Content of the training offer
In situations where the profit is highest (in terms of reading comprehension), it is the acquisition of new knowledge and skills by the student, regardless of his socio-cultural environment. Students’ learning outcomes have changed. These contributions should be easily used to inform teachers’ pedagogical decisions. These main trends apply to primary and secondary education. Pedagogical knowledge is understood in the definition given by Shulman (1986, 1987), which is a special term that combines academic and pedagogical knowledge.
This content allows teachers to “transform their knowledge so that their teaching methods are effective, while adapting them to the different abilities and outcomes of students”. Assessment knowledge refers to the ability of teachers to diagnose pupils ‘educational needs so that their education is in line with pupils’ performance. This assessment knowledge also informs teachers of the progress that can be made if they want to improve in teaching the program. Thus, effective vocational training is characterized, inter alia, by knowledge of the interests and limitations of this and such testing, but also by the use of more informal assessment.
These two types of knowledge are not enough in themselves, but must be combined in a common theory of learning. Teachers generally learn from their beliefs about students and how they can learn, but also from their own understanding of the value of each curriculum and the best way to learn it.
Activities that are useful for learning
Most of the professional literature for teachers focuses on activities such as workshops or lessons for teachers rather than on the content taught. In fact, no action guarantees better results than another. All have positive and limited side effects. For example, a course is effective if teachers understand the theory behind their practice. More important than the form of the activity is whether it helps teachers to gain relevant knowledge and skills and how they can put them into practice in the classroom.
Good professional development is essential to address the challenges of reforming and improving the performance of the lowest-performing students in our education systems.
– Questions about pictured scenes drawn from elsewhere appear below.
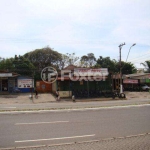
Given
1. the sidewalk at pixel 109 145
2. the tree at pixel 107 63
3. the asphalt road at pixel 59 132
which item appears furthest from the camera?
the tree at pixel 107 63

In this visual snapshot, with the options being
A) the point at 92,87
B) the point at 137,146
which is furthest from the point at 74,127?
the point at 92,87

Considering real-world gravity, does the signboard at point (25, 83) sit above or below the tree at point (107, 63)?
below

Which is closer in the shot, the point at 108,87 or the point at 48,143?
the point at 48,143

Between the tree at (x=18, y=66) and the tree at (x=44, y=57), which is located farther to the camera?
the tree at (x=44, y=57)

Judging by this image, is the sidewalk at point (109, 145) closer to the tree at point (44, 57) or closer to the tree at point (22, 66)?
the tree at point (22, 66)

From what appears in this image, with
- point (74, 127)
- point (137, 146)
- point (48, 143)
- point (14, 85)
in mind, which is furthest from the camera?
point (14, 85)

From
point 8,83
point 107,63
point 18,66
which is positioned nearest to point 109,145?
point 8,83

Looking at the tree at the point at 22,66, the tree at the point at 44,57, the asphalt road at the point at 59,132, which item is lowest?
the asphalt road at the point at 59,132

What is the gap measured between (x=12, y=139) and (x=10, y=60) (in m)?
54.4

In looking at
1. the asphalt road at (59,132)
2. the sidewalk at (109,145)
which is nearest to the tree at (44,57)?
the asphalt road at (59,132)

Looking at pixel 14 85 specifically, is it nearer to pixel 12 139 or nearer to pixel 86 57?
pixel 12 139

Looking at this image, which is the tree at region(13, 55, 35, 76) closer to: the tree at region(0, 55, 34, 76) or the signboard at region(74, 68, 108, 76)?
the tree at region(0, 55, 34, 76)

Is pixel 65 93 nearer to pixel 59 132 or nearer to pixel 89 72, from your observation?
pixel 89 72

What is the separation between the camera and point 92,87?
36.0 m
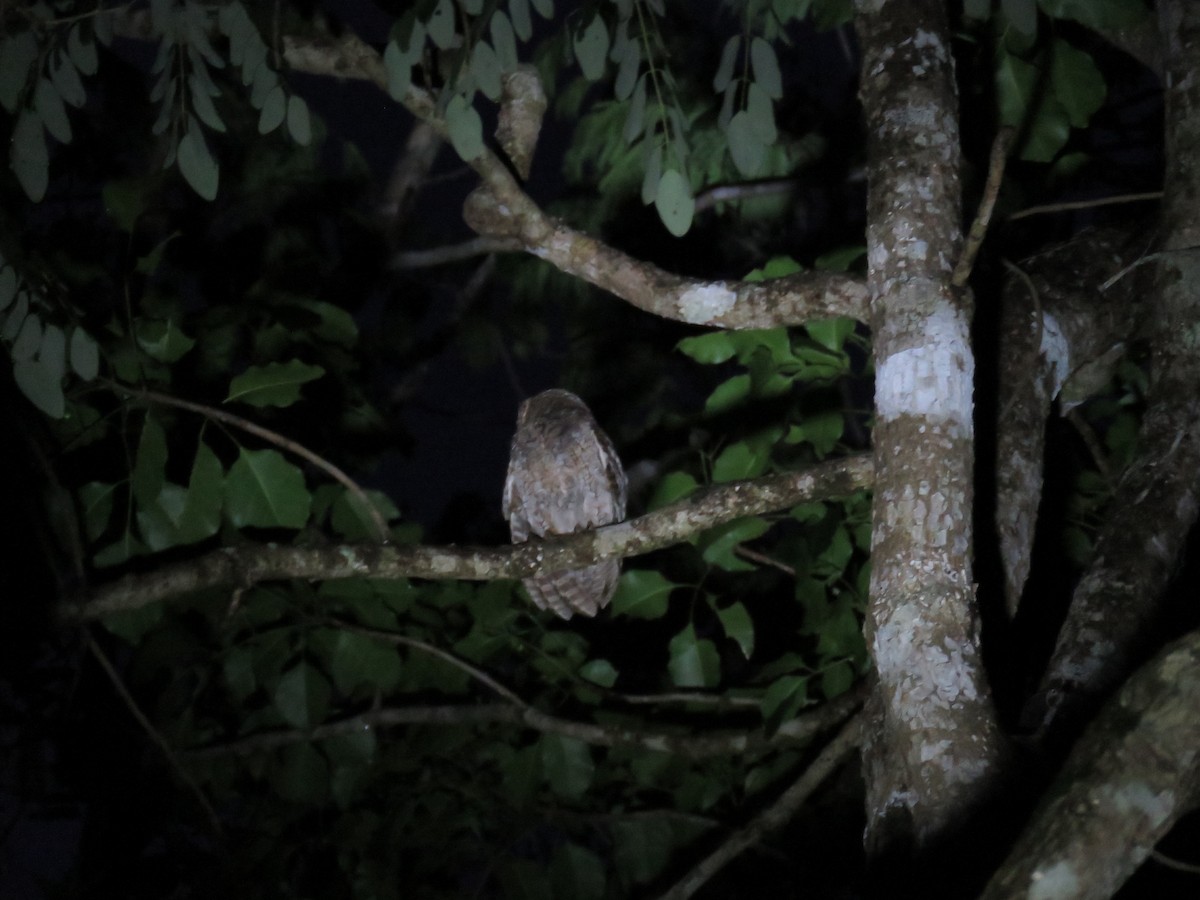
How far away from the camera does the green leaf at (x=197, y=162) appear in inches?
63.9

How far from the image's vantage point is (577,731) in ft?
10.3

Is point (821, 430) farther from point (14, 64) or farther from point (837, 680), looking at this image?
point (14, 64)

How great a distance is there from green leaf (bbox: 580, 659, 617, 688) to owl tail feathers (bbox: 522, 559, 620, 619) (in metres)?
0.23

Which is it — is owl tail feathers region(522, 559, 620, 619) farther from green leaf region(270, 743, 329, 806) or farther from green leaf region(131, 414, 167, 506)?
Result: green leaf region(131, 414, 167, 506)

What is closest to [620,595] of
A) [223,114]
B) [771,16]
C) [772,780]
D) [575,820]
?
[772,780]

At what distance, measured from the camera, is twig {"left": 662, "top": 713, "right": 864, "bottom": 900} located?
244cm

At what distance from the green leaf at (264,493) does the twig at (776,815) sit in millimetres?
1185

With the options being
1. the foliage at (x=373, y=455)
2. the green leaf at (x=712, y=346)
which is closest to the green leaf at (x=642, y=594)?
the foliage at (x=373, y=455)

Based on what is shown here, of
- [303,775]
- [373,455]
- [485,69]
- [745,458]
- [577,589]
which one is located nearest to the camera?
[485,69]

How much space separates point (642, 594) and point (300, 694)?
3.32 feet

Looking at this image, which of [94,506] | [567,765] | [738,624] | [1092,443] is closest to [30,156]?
[94,506]

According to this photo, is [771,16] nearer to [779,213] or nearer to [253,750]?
[779,213]

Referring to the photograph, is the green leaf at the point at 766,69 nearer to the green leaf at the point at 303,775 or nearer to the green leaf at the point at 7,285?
the green leaf at the point at 7,285

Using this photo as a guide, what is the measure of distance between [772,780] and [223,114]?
11.4 ft
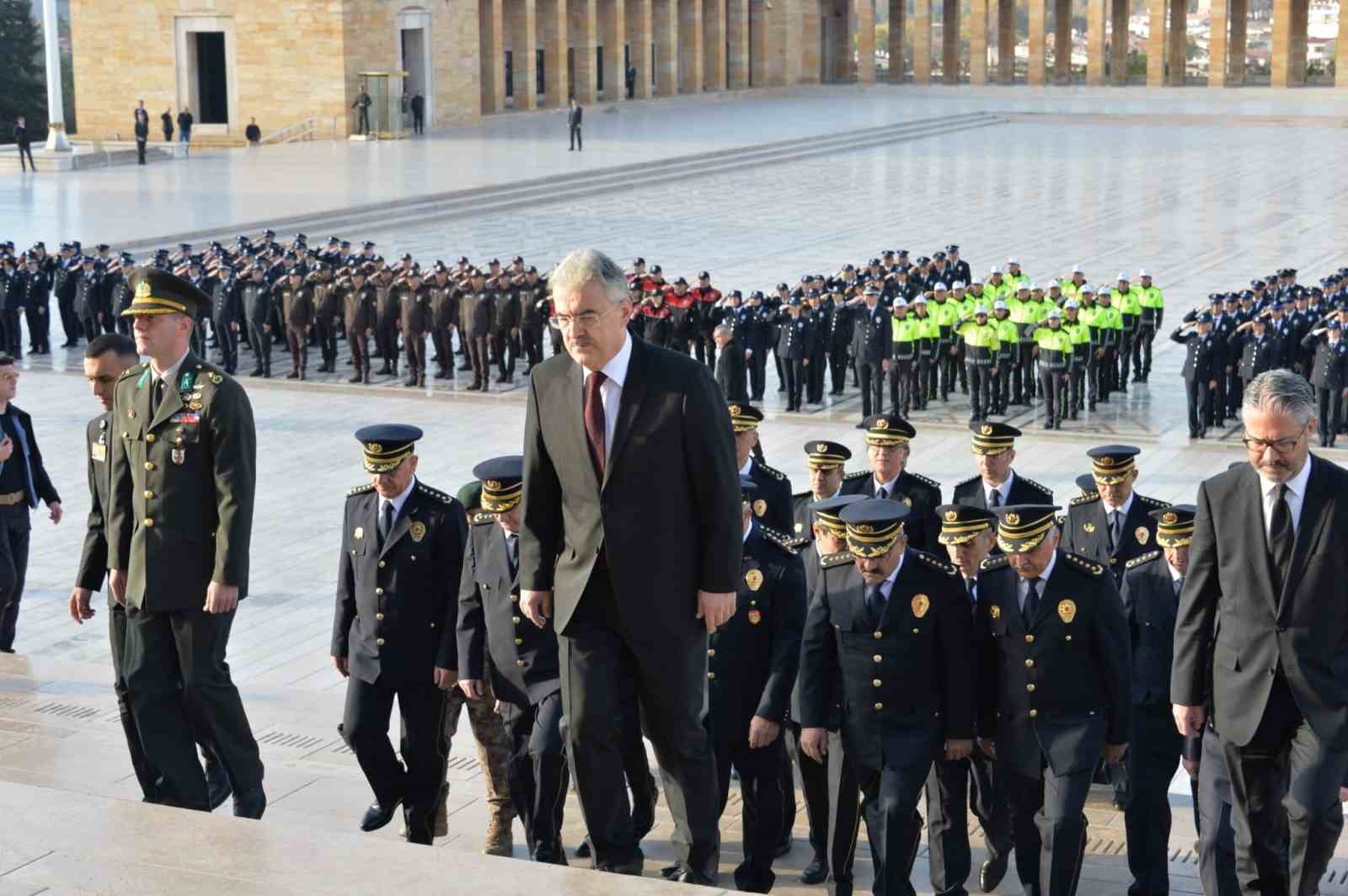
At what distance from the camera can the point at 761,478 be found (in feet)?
26.8

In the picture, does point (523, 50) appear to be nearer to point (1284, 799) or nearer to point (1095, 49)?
point (1095, 49)

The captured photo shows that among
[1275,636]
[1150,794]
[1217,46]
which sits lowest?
[1150,794]

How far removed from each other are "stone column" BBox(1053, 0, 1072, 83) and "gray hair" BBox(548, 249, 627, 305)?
214 ft

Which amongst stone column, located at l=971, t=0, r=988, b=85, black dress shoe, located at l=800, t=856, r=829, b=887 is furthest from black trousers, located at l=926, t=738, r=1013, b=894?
stone column, located at l=971, t=0, r=988, b=85

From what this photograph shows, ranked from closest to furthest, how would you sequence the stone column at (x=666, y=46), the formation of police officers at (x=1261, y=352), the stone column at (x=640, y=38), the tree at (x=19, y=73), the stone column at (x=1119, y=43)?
the formation of police officers at (x=1261, y=352)
the tree at (x=19, y=73)
the stone column at (x=640, y=38)
the stone column at (x=666, y=46)
the stone column at (x=1119, y=43)

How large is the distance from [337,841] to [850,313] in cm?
1424

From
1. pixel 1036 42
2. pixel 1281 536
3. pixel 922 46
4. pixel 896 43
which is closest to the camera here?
pixel 1281 536

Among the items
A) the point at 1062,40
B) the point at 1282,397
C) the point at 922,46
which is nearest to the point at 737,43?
the point at 922,46

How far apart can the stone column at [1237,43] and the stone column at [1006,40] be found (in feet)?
24.9

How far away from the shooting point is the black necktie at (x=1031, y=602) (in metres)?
5.83

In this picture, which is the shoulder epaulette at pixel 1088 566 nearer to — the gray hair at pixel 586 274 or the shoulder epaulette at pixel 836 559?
the shoulder epaulette at pixel 836 559

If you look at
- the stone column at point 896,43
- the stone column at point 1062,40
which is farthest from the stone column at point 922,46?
the stone column at point 1062,40

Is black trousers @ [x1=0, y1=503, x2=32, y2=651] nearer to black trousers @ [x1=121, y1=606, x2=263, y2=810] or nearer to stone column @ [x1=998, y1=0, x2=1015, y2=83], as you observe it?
black trousers @ [x1=121, y1=606, x2=263, y2=810]

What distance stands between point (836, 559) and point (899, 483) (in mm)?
2090
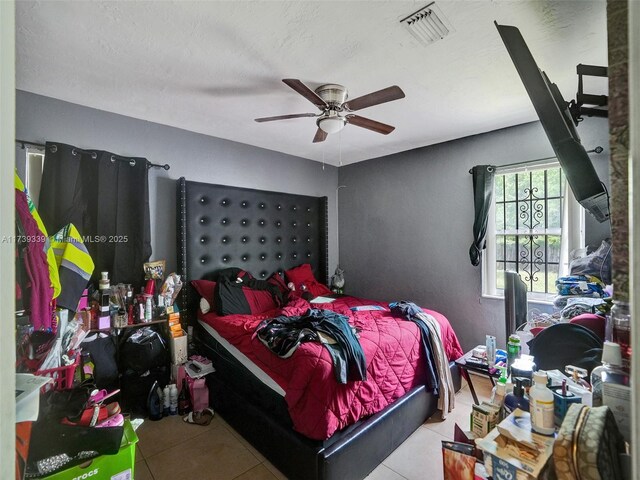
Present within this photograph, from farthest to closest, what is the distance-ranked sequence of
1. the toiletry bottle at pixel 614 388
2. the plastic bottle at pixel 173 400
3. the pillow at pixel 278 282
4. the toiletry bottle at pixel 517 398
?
the pillow at pixel 278 282
the plastic bottle at pixel 173 400
the toiletry bottle at pixel 517 398
the toiletry bottle at pixel 614 388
Students’ demographics are changing, as is their knowledge of how to learn. This article compiles a list of results of a synthesis of National Education Conferences with international literature on the type of professional development that can lead to better academic results and personal and social application of students.
We have shown that the learning impact of our poorest students can be facilitated by teachers’ commitment to this continuous professional development. An evidence-based approach to the effectiveness of professional development is a challenge for researchers, teacher educators and educators themselves in terms of appropriate access to knowledge dissemination and training on offer. Training assessment is often based on teachers’ reactions at the end of their training.